→ **Directive**: Copy the lines from the one containing "Is point (220, 161)" through the one containing "Result: evergreen tree", keeping every character as it is.

→ **Supplied information**:

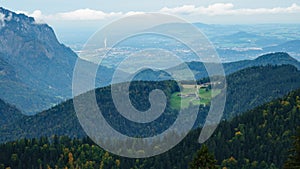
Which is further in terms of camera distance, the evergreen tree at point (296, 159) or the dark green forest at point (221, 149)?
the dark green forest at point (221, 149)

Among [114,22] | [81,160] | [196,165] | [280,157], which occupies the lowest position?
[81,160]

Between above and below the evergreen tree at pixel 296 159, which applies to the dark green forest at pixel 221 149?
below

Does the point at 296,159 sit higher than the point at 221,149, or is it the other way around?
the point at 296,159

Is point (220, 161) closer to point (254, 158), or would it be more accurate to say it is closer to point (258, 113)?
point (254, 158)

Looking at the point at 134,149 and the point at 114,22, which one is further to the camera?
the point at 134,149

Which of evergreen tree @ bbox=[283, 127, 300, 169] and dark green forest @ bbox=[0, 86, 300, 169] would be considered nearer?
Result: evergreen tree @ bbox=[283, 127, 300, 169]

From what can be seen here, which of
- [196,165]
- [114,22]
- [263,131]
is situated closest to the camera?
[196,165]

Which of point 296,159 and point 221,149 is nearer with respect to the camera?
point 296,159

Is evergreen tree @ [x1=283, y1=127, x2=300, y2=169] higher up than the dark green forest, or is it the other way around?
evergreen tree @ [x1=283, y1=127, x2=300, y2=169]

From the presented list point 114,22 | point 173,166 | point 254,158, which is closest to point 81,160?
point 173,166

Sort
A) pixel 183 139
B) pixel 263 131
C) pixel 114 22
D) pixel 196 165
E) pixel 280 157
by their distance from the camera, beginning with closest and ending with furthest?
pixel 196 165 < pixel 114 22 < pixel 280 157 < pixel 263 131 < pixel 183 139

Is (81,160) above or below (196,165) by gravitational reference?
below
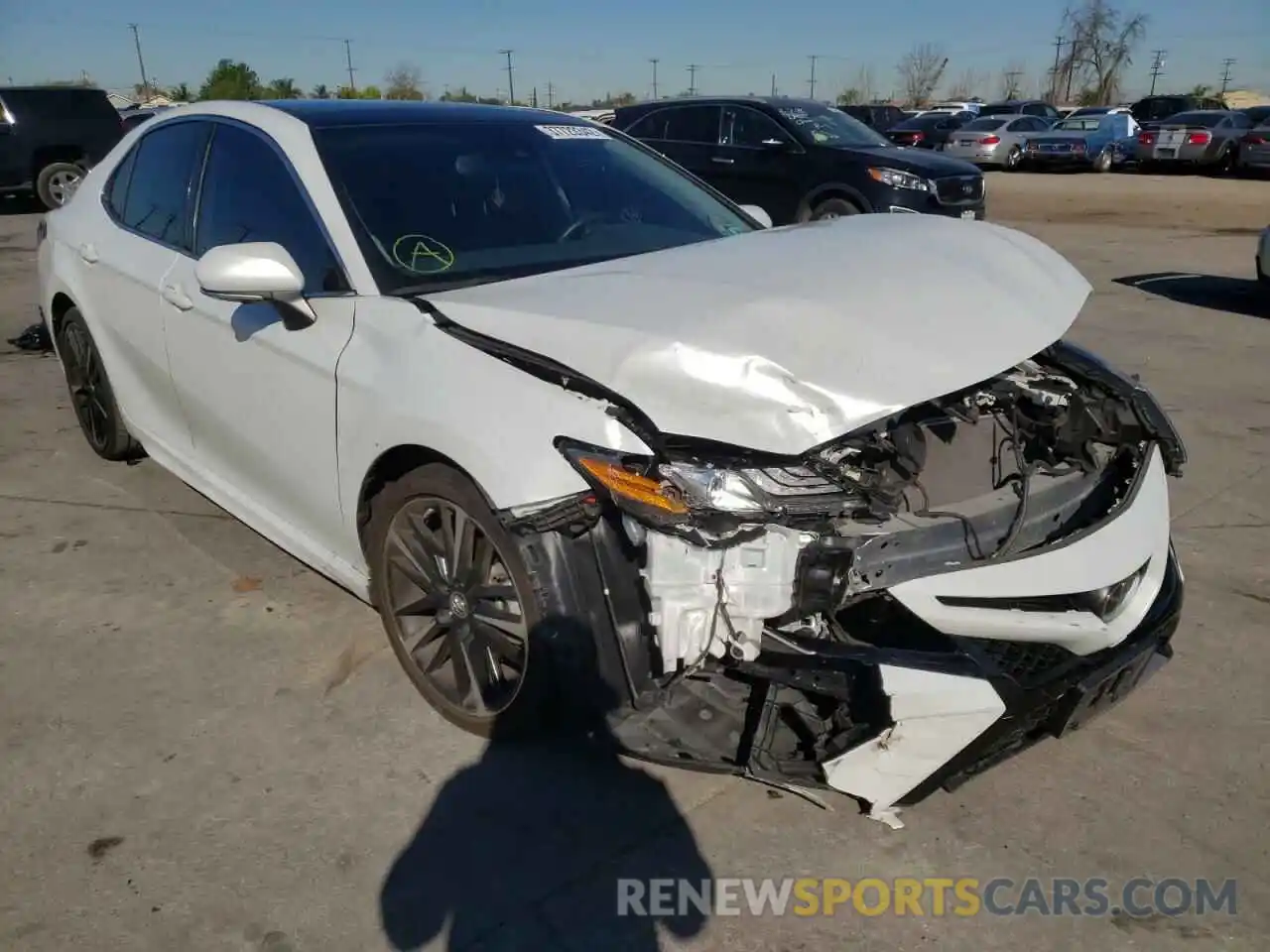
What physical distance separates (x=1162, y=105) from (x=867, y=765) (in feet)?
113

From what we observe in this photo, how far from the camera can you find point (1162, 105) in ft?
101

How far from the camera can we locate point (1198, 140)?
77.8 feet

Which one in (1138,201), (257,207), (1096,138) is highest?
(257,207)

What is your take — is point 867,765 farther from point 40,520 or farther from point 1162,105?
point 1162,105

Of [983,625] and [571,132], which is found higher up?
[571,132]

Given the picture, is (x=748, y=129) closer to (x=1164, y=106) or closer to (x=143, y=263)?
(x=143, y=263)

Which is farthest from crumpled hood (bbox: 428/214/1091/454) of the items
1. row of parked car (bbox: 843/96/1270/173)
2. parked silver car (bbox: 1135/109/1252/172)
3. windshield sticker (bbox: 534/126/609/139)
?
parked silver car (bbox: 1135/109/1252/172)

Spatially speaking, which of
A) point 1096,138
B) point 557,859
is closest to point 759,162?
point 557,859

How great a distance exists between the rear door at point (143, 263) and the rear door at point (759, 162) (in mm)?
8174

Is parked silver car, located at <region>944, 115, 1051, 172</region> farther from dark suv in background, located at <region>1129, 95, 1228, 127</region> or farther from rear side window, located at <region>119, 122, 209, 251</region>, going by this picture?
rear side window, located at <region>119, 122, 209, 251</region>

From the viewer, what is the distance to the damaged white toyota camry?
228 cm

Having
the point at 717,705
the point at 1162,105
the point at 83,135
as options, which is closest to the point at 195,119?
* * *
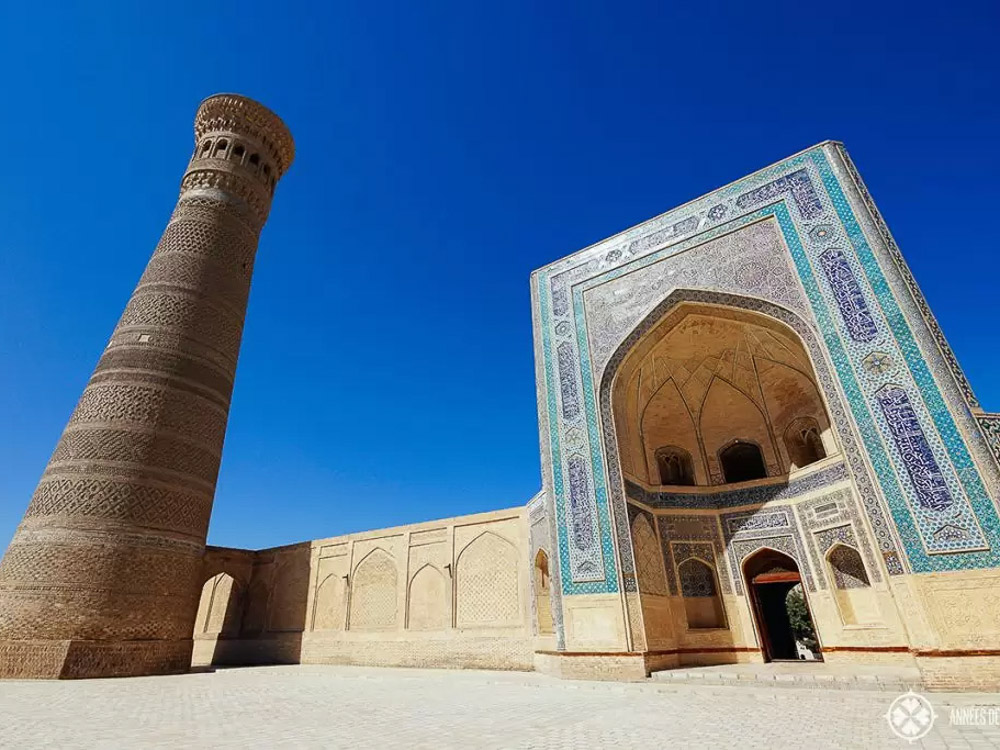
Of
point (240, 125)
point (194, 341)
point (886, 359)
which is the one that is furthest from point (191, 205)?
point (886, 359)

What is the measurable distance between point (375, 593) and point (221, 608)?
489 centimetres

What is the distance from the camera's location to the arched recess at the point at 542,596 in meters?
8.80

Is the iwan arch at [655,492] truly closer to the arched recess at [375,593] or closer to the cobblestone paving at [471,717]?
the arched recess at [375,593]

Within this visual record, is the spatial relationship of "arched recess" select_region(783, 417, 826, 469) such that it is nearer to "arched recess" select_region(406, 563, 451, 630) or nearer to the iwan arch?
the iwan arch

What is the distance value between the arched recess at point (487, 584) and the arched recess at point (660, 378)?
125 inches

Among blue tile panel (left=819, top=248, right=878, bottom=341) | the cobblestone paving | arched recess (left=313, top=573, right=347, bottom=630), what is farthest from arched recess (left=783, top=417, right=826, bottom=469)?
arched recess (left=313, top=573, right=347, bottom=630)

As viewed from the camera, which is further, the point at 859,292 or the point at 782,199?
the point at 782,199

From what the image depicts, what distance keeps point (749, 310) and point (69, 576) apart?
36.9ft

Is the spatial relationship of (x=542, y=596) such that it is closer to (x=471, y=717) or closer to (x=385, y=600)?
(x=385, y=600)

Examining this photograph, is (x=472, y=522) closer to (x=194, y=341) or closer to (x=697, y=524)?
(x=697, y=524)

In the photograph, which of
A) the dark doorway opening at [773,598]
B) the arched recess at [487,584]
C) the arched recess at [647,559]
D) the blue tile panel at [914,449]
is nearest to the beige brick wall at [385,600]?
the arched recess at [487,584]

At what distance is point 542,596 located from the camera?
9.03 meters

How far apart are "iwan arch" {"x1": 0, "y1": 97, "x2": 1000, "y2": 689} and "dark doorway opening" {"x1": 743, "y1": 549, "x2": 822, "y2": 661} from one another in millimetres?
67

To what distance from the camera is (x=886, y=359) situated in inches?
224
* * *
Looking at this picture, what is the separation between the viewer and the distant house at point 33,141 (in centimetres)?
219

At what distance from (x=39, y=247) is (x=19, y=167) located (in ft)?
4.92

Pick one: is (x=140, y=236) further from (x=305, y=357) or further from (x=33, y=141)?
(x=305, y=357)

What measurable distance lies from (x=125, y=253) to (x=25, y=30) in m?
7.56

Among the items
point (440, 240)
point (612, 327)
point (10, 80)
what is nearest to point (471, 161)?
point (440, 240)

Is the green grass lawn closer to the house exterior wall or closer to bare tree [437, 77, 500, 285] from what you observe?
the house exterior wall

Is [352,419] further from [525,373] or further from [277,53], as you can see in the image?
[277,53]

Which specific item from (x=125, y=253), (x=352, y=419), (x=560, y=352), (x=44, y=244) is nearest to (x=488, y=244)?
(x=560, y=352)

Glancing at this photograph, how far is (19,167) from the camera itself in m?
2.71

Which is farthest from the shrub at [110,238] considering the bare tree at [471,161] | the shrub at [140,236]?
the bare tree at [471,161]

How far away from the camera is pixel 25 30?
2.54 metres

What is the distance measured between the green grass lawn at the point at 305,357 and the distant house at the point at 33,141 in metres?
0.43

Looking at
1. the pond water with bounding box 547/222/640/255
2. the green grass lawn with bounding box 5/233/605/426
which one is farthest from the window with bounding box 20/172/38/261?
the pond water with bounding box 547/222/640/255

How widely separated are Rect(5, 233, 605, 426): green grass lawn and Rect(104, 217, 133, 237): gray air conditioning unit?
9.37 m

→ **Answer for this exercise**:
Is point (220, 161) closer to point (254, 158), or would it be more accurate to say it is closer to point (258, 113)?
point (254, 158)

Looking at the point at 134,149 and the point at 114,22, which one is further to the camera?
the point at 134,149

Which of evergreen tree @ bbox=[283, 127, 300, 169] and dark green forest @ bbox=[0, 86, 300, 169] would be considered nearer?
Result: evergreen tree @ bbox=[283, 127, 300, 169]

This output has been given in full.